Spark 3.0.1: Connect to HBase 2.4.1
Spark doesn't include built-in HBase connectors. We can use HBase Spark connector or other third party connectors to connect to HBase in Spark.
Prerequisites
If you don't have Spark or HBase available to use, you can follow these articles to configure them.
Spark
Apache Spark 3.0.1 Installation on Linux or WSL Guide
HBase
Install HBase in WSL - Pseudo-Distributed Mode
Prepare HBase table with data
Run the following commands in HBase shell to prepare a sample table that will be used in the following sections.
create 'Person', 'Name', 'Address' put 'Person', '1', 'Name:First', 'Raymond' put 'Person', '1', 'Name:Last', 'Tang' put 'Person', '1', 'Address:Country', 'Australia' put 'Person', '1', 'Address:State', 'VIC' put 'Person', '2', 'Name:First', 'Dnomyar' put 'Person', '2', 'Name:Last', 'Gnat' put 'Person', '2', 'Address:Country', 'USA' put 'Person', '2', 'Address:State', 'CA'
The table returns the following result when scanning:
scan 'Person' ROW COLUMN+CELL 1 column=Address:Country, timestamp=2021-02-05T20:48:42.088, value=Australia 1 column=Address:State, timestamp=2021-02-05T20:48:46.750, value=VIC 1 column=Name:First, timestamp=2021-02-05T20:48:32.544, value=Raymond 1 column=Name:Last, timestamp=2021-02-05T20:48:37.085, value=Tang 2 column=Address:Country, timestamp=2021-02-05T20:49:00.692, value=USA 2 column=Address:State, timestamp=2021-02-05T20:49:04.972, value=CA 2 column=Name:First, timestamp=2021-02-05T20:48:51.653, value=Dnomyar 2 column=Name:Last, timestamp=2021-02-05T20:48:56.665, value=Gnat 2 row(s)
Build HBase Spark connector
We need to build HBase Spark Connector for Spark 3.0.1 as it is not published on Maven repository.
Refer to official repo hbase-connectors/spark at master · apache/hbase-connectors for more details.
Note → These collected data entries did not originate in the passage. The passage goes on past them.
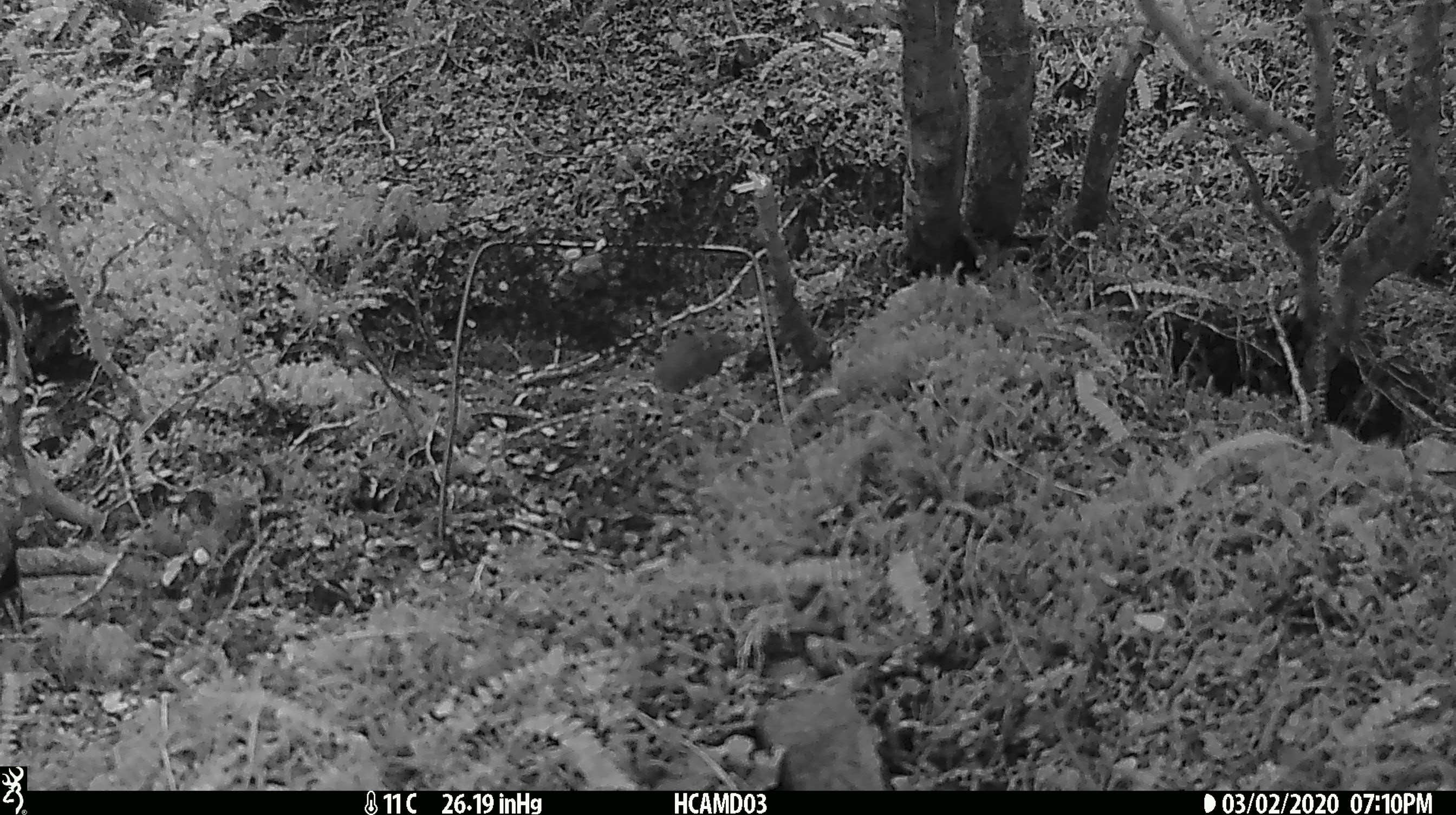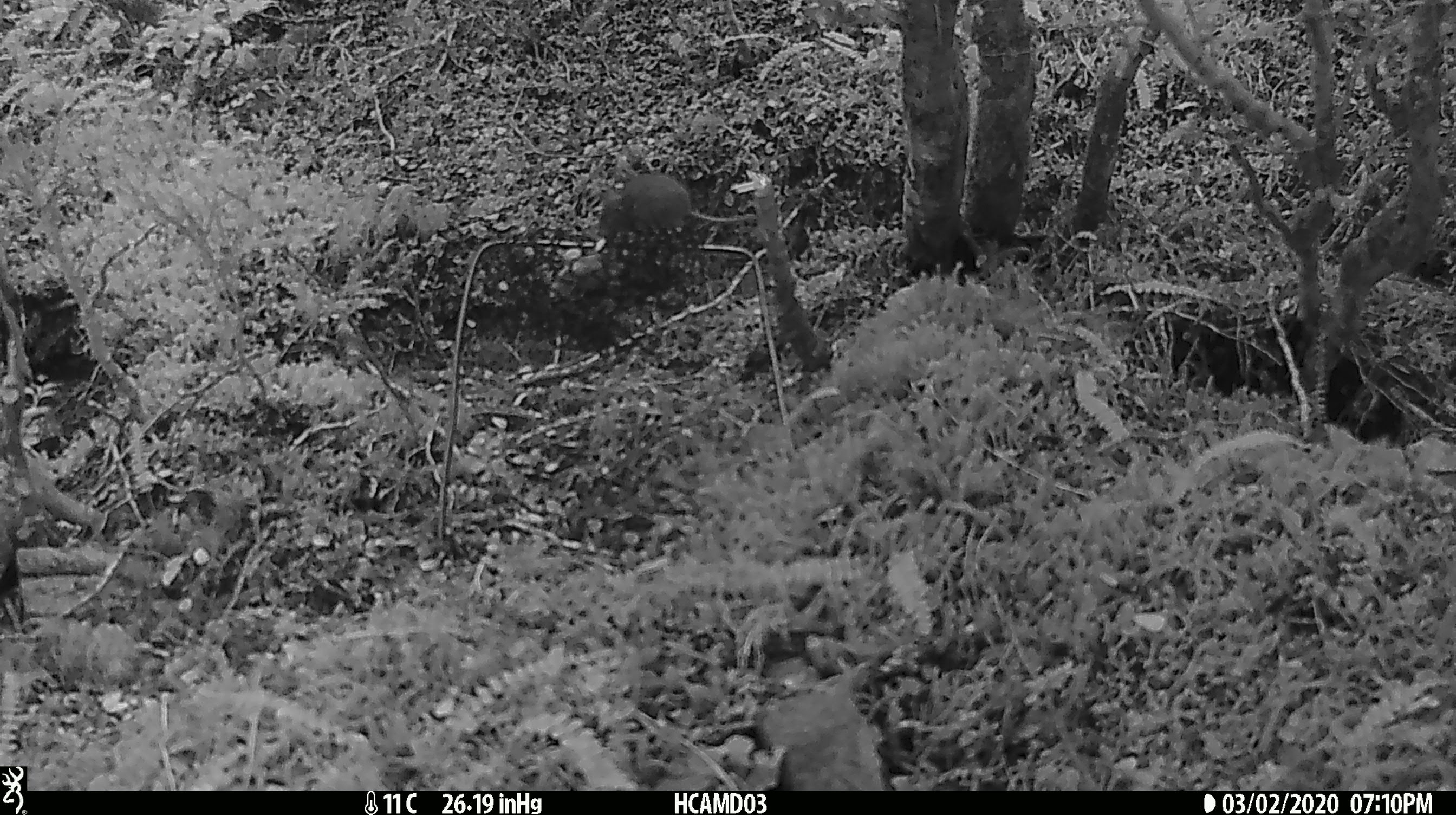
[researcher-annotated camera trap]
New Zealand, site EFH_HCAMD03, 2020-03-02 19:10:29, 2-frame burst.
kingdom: Animalia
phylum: Chordata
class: Mammalia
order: Rodentia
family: Muridae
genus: Mus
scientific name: Mus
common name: mouse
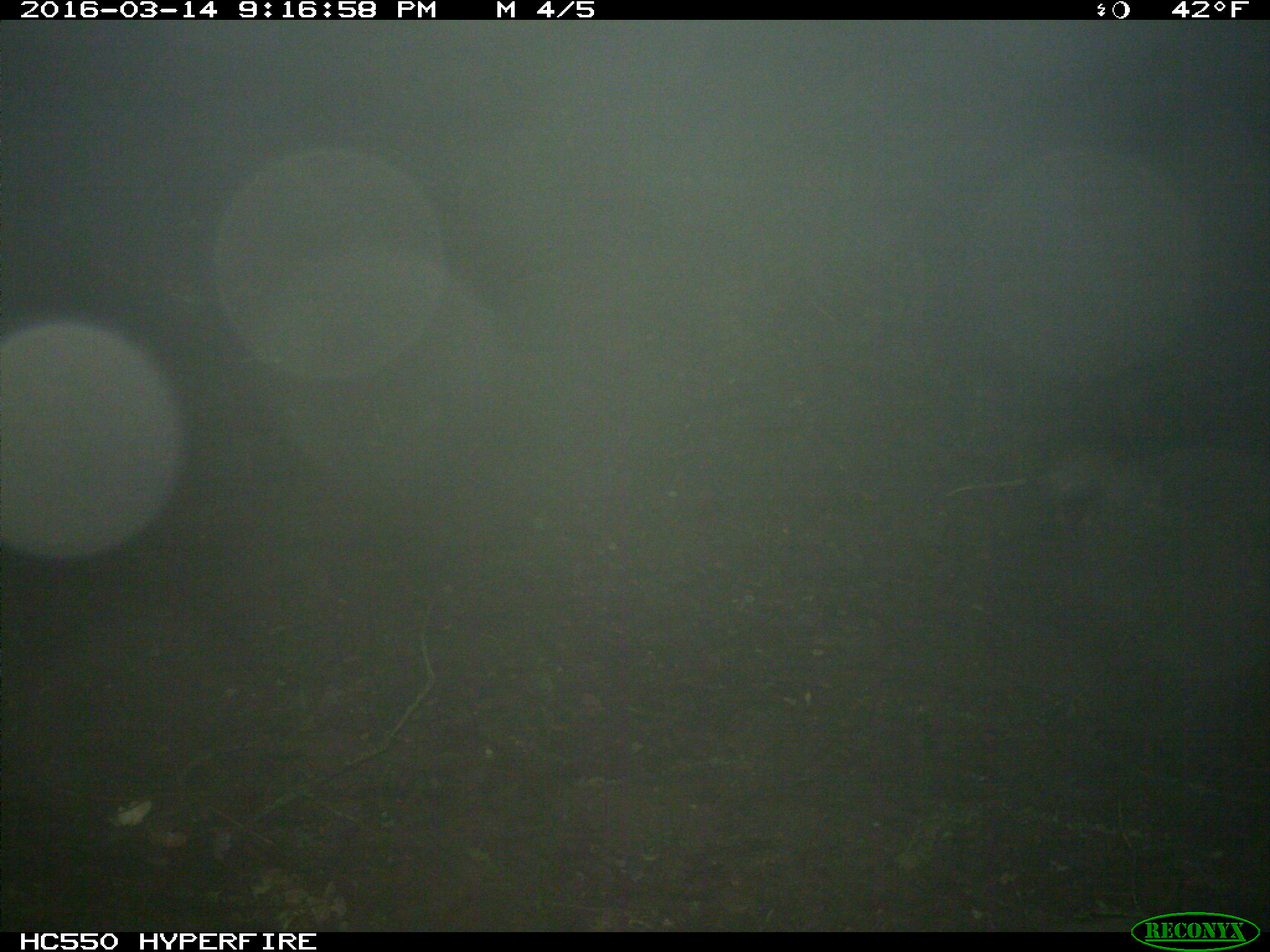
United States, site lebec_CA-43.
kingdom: Animalia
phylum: Chordata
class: Mammalia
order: Didelphimorphia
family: Didelphidae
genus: Didelphis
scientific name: Didelphis virginiana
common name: virginia opossum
Didelphis virginiana (virginia opossum).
1) Clone the repository using the following command:
git clone https://github.com/apache/hbase-connectors.git
2) Install Maven if it is not available on your WSL:
3) Change directory to the clone repo:
cd hbase-connectors/4) Build the project using the following command:
mvn -Dspark.version=3.0.1 -Dscala.version=2.12.10 -Dscala.binary.version=2.12 -Dhbase.version=2.2.4 -Dhadoop.profile=3.0 -Dhadoop-three.version=3.2.0 -DskipTests -Dcheckstyle.skip -U clean package
The version arguments need to match with your Hadoop, Spark and HBase versions.
Regardless of this, the built package will also work with HBase 2.4.1.
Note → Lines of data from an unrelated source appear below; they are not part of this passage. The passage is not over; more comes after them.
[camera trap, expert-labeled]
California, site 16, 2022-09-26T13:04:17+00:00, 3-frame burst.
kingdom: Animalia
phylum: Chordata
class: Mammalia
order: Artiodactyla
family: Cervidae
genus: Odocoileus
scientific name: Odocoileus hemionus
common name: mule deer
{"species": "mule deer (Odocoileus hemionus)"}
Wait until the build is completed.
The Spark connector JAR file locates in ~/hbase-connectors/spark/hbase-spark/target/hbase-spark-1.0.1-SNAPSHOT.jar.
Run Spark shell
For simplicity, I will directly use Spark Shell (Scala) for this demo. You can use PySpark, Scala or other Spark supported languages to implement the logic in a script.
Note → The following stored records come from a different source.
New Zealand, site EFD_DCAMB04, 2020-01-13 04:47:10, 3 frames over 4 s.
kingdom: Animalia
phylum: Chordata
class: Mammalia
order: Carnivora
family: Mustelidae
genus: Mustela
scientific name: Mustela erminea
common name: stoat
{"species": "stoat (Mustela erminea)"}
Start Spark-Shell with HBase connector
Start Spark Shell using the following command:
spark-shell --jars ~/hbase-connectors/spark/hbase-spark/target/hbase-spark-1.0.1-SNAPSHOT.jar -c spark.ui.port=11111
Remember to change hbase-spark package to your own location.
Once Spark session is created successfully, the terminal looks like the following screenshot:
Create DataFrame
1) First import the required classes:
import org.apache.hadoop.hbase.spark.HBaseContext import org.apache.hadoop.hbase.HBaseConfiguration
2) Create HBase configurations
val conf = HBaseConfiguration.create() conf.set("hbase.zookeeper.quorum", "127.0.0.1:10231")
3) Create HBase context
// Instantiate HBaseContext that will be used by the following code new HBaseContext(spark.sparkContext, conf)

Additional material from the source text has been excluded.